**OBJECTIFS:**
**a)** Selon le texte sur Eugène Aubin, en quelle année fut-il désigné premier secrétaire de la légation française de Tanger ?
**b)** Les affirmations suivantes sont-elles conformes au texte sur Eugène Aubin ? Répondez par oui ou par non, en citant à l'identique les mots du texte qui tranchent. (i) Eugène Aubin est né en 1863. (ii) Il occupa le poste de premier secrétaire à Tanger pendant cinq ans. (iii) Il séjourna six mois à Fès.

**TEXTE:**
Né en 1863, Eugène Aubin fut le premier à pouvoir franchir les frontières foulées jusque-là par les étrangers. Il séjourna pendant six mois à Fès après un long périple qui le conduisit de Tanger à Agadir, puis au retour de Mogador à Marrakech en passant par Safi et Mogador et leurs arrière pays respectifs.
Diplomate de son état, grand voyageur qui occupa de nombreux postes à travers le monde notamment en Turquie, en Egypte, dans des pays asiatiques, en Amérique Latine et dans les Balkans, Eugène Aubin fut désigné en 1902 comme premier secrétaire de la légation française de Tanger, poste qu'il occupa pendant deux années et qu'il mit à profit pour collecter des informations sûres et précises sur «les mécanismes de la vie marocaine et du gouvernement marocain», recueillis auprès de témoins directs et parfois acteurs influents de la politique marocaine en cette période particulièrement délicate : «C'est donc en interrogeant le plus grand nombre de gens possible que je suis parvenu à me faire de ce pays, resté si complètement fermé à toute pénétration européenne, une idée que je crois juste : il va sans dire que j'ai toujours cherché l'information à sa source la plus sûre et que je me suis efforcé, quand faire se pouvait, de contrôler les renseignements des uns par les autres» .

**DONNÉES:**
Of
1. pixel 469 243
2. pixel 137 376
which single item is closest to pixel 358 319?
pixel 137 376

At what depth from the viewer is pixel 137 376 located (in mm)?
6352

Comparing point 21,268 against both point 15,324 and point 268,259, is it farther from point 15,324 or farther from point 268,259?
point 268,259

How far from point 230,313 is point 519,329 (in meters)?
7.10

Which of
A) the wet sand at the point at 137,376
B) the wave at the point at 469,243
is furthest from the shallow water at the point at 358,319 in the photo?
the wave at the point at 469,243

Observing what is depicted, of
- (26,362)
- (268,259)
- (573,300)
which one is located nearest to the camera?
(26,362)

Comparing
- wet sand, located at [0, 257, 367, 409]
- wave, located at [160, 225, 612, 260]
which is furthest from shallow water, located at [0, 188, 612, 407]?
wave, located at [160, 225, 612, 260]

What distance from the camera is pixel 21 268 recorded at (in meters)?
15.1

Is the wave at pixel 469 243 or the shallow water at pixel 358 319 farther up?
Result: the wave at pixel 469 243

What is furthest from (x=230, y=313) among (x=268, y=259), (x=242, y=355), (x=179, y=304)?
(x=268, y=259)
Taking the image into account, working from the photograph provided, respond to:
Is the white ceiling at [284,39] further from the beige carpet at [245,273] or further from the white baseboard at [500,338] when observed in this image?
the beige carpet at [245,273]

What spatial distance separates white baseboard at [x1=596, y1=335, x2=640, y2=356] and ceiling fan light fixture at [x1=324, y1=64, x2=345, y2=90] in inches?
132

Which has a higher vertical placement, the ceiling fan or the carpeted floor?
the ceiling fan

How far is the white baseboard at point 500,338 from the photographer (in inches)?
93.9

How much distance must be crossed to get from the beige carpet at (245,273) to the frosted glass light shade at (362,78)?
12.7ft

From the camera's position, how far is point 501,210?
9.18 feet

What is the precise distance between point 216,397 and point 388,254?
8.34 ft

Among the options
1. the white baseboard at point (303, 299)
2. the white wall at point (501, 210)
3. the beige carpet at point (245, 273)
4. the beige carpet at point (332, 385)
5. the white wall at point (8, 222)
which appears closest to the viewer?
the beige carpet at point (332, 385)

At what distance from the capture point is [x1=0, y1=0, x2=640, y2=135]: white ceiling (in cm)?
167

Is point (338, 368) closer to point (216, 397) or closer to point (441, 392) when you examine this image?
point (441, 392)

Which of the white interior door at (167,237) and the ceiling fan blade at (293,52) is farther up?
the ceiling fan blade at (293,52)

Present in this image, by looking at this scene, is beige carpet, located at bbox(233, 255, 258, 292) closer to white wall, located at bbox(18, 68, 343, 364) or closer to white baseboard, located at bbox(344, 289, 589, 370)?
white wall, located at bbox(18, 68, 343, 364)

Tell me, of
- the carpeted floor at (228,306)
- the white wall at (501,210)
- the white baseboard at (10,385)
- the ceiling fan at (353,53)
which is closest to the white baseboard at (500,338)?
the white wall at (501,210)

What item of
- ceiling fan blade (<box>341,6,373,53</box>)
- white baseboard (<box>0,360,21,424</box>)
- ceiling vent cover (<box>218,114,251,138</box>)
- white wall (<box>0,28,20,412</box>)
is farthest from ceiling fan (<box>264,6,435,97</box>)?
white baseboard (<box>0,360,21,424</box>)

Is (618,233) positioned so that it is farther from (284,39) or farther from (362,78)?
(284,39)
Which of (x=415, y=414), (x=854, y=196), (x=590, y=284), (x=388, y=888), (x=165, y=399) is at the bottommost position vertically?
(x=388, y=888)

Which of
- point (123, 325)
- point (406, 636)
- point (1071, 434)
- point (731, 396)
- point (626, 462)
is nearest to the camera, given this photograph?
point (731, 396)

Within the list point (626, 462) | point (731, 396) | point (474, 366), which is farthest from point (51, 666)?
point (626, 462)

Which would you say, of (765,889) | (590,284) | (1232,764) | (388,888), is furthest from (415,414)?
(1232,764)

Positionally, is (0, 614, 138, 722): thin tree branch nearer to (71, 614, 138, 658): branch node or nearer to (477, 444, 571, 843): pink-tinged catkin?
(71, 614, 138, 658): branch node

...

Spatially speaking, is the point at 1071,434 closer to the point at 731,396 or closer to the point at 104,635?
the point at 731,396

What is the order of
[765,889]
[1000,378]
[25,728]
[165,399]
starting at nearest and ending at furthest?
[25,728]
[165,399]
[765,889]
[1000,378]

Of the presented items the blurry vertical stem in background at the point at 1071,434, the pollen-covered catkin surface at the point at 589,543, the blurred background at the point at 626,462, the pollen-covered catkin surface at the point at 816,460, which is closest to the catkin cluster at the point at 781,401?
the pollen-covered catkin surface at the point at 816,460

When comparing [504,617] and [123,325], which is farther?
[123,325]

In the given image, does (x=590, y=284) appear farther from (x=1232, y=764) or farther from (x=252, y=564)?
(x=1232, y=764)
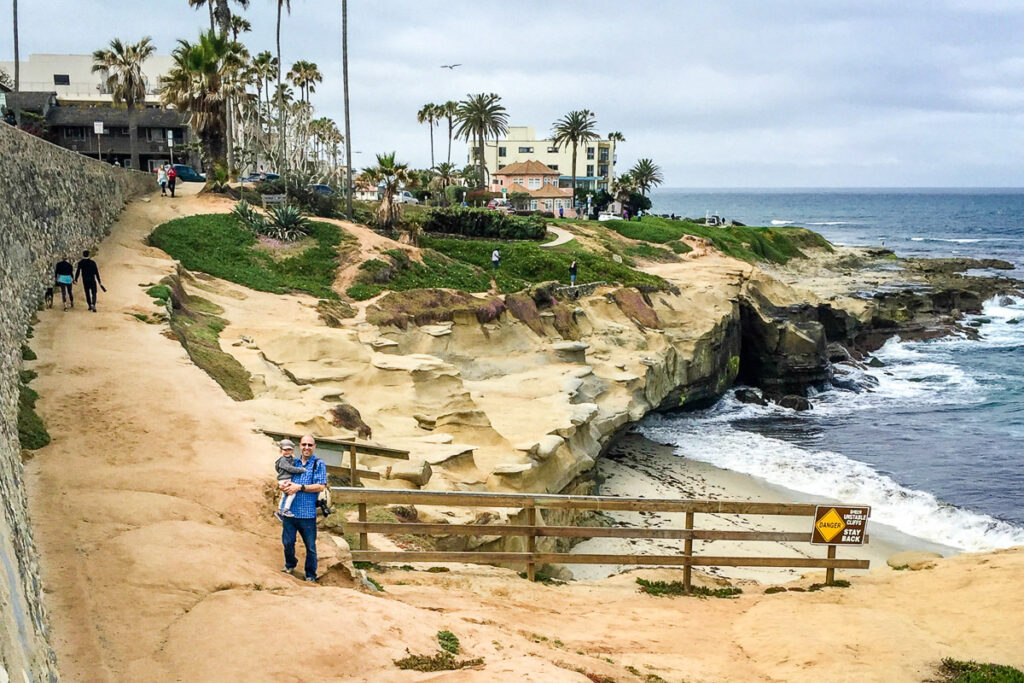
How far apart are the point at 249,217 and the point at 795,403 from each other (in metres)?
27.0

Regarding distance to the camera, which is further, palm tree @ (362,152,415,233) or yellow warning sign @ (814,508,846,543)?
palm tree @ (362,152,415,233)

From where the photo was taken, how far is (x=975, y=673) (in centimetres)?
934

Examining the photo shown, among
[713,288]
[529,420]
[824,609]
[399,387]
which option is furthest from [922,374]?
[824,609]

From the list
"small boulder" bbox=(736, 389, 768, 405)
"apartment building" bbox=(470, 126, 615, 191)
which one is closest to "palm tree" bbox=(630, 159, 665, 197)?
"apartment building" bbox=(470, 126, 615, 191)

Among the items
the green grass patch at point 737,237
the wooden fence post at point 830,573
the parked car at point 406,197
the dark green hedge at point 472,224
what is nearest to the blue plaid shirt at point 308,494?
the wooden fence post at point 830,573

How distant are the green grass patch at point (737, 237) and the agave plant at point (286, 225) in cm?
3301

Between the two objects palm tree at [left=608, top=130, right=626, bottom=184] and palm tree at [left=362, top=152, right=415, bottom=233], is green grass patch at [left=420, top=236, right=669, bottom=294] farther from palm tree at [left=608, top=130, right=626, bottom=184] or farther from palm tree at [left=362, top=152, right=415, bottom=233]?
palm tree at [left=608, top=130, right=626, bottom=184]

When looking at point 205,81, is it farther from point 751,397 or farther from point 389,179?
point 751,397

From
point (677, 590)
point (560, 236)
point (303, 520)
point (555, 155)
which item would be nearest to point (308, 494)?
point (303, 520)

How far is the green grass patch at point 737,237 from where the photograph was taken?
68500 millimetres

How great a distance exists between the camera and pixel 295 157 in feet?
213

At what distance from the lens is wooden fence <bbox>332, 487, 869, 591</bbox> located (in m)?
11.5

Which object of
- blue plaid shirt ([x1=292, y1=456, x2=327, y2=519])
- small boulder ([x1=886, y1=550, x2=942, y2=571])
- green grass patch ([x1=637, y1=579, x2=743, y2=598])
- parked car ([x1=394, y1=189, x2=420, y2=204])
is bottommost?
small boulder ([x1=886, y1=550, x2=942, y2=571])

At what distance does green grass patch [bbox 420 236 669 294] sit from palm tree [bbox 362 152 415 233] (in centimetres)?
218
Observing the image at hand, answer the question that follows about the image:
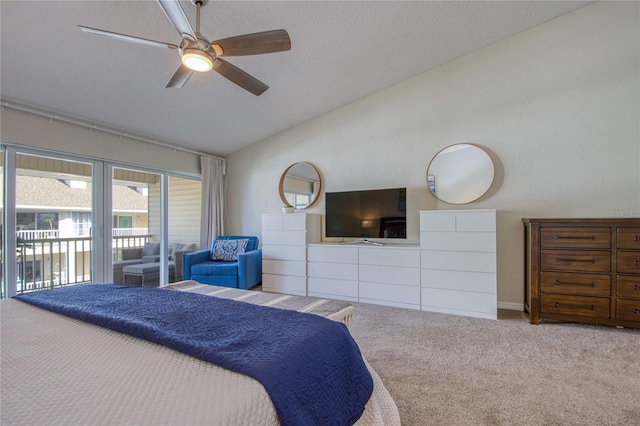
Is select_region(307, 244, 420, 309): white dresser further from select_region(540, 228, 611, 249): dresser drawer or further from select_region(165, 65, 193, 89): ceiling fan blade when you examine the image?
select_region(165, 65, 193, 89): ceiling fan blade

**CORRIGÉS:**
**a)** En 1902.

**b)**
(i) Oui : « Né en 1863 ».
(ii) Non : « poste qu'il occupa pendant deux années ».
(iii) Oui : « Il séjourna pendant six mois à Fès ».